# [EXTRACT]
%%

Eval-Driven Side Projects: LangSmith, Braintrust, Phoenix in a Weekend

Picture this: you're in a technical interview at a Melbourne fintech. The engineering manager asks, "How do you know your RAG pipeline isn't hallucinating in production?" You've built RAG pipelines. You've shipped LLM features. But you've never had a systematic answer to that question. The candidate who gets the role does.

That's the gap in 2026. Building AI features is now table stakes for mid-to-senior engineers in Australia. Evaluating them rigorously — with reproducible metrics, regression detection, and production tracing — is the differentiator. And it's a skill most 485 holders on the market right now haven't formalised into something a recruiter can actually see.

This article is about fixing that in a weekend.

The gap on every AU job spec right now

When I searched au.indeed.com for AI engineering roles in May 2026, 15 out of 18 listings on the results page mentioned "LLM eval", "evals", or "evaluation" as either a requirement or a nice-to-have. That's not a niche skill any more — it's becoming as expected as knowing how to write a unit test.

What AU tech leads mean when they ask about this varies. At the junior end, they want to know you've used an eval framework to score outputs. At the mid-to-senior end, they want to hear about evaluation datasets, regression pipelines, LLM-as-judge metrics, and how you caught a prompt regression before it hit users. The question "how do you measure whether your AI is getting better or worse?" is now a standard interview question at companies running any kind of LLM product.

The problem for most 485 holders is that this work has happened inside companies, not in public. If you can't point a recruiter at a GitHub repo that demonstrates eval competency, you're relying entirely on verbal explanation — and verbal explanation of things you can't show is a weak position in a competitive market.

Pick your tool

Three platforms dominate this space right now. Here's what the research actually shows about each.

LangSmith (langsmith.com) is LangChain's observability and evaluation platform. It does tracing — you can see every prompt, every tool call, every LLM response in your agent's execution chain. It runs evaluations via LLM-as-judge, code-based metrics, and human annotation queues. It also has a Prompt Hub and a Playground for iterative testing. The free Developer plan includes up to 5,000 base traces per month with 14-day retention, 1 seat, 1 Fleet agent, and 50 Fleet runs per month. After that, traces cost $2.50 per 1,000 (14-day retention) or $5.00 per 1,000 (400-day retention). The Plus plan is $39 per seat per month. (Source: langsmith.com pricing page, fetched 2026-05-30.) For a weekend project, the free tier is more than enough.

%%

# [PROBLEM DESCRIPTION]
Write the next part of the article on eval-driven side projects, picking up after its final sentence. The records below have nothing to do with the article on eval-driven side projects and can be ignored for it.

# [GIVEN RECORDS]
%%

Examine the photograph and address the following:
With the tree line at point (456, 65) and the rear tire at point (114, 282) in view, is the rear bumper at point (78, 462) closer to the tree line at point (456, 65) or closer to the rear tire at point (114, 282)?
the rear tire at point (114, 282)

%%
%%

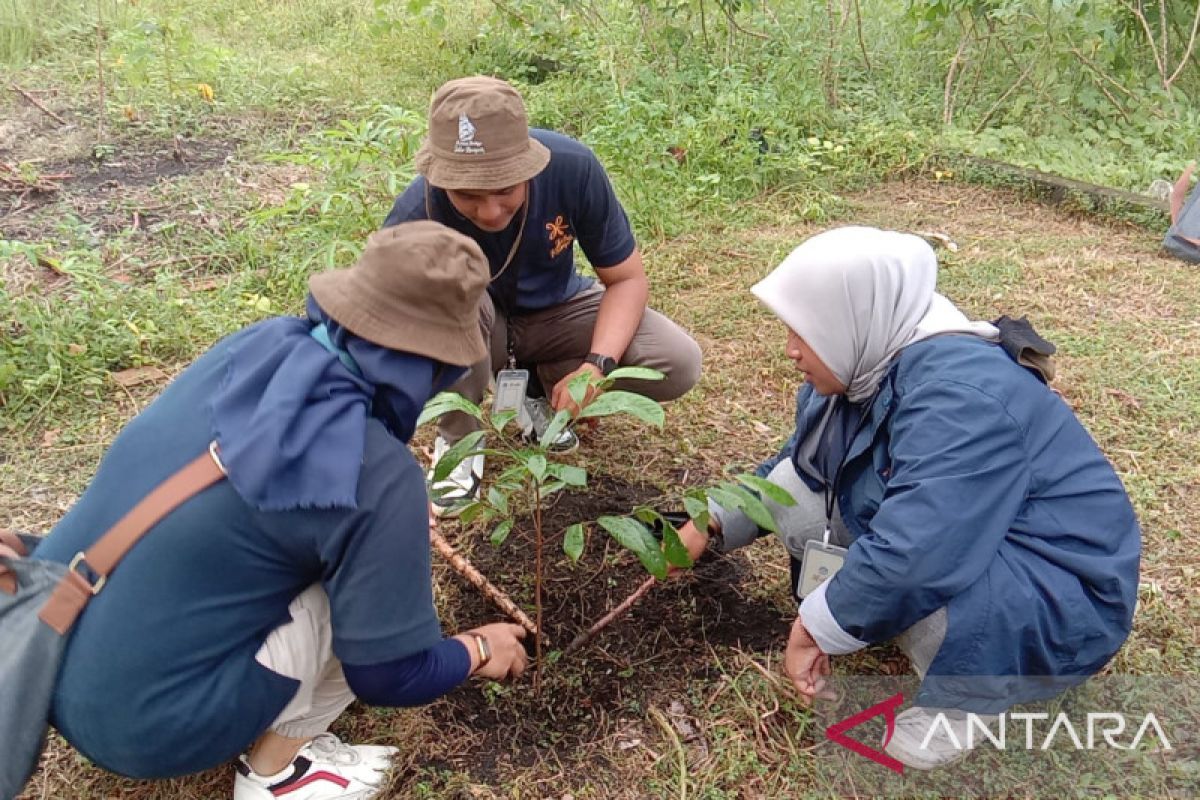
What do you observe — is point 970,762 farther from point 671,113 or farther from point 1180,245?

%%

# [RESPONSE BOX]
Braintrust (braintrust.dev) focuses on evaluation and comparison — running evals against datasets, comparing prompts and models side-by-side, and detecting regressions before release. It includes "Loop", which is AI-assisted eval optimisation, and Brainstore, a proprietary database built for AI trace data. It has SOC 2 Type II, GDPR, and HIPAA compliance, which matters if you're trying to sell this skill to enterprise employers. I couldn't verify free tier limits at time of writing — the homepage didn't surface specific numbers without signing up.

Phoenix by Arize (arize.com/phoenix) is the open-source option. It's licensed under ELv2 and built on native OpenTelemetry, which means it integrates with anything that emits standard traces. As of 2026-05-30, the GitHub repo (github.com/Arize-ai/phoenix) has 9,919 stars and 904 forks — the most starred of the three. You can self-host it locally, via Docker, on Kubernetes, or in the cloud. Arize reports 2.5 million monthly downloads and over 9,000 GitHub stars on their product page. (Source: arize.com/phoenix, fetched 2026-05-30.)

Which one to pick for a weekend project:

Pick Phoenix if you want a public, self-hosted setup that demonstrates infrastructure literacy and doesn't depend on a SaaS account being visible to reviewers. The open-source nature means anyone can clone your repo and run it themselves.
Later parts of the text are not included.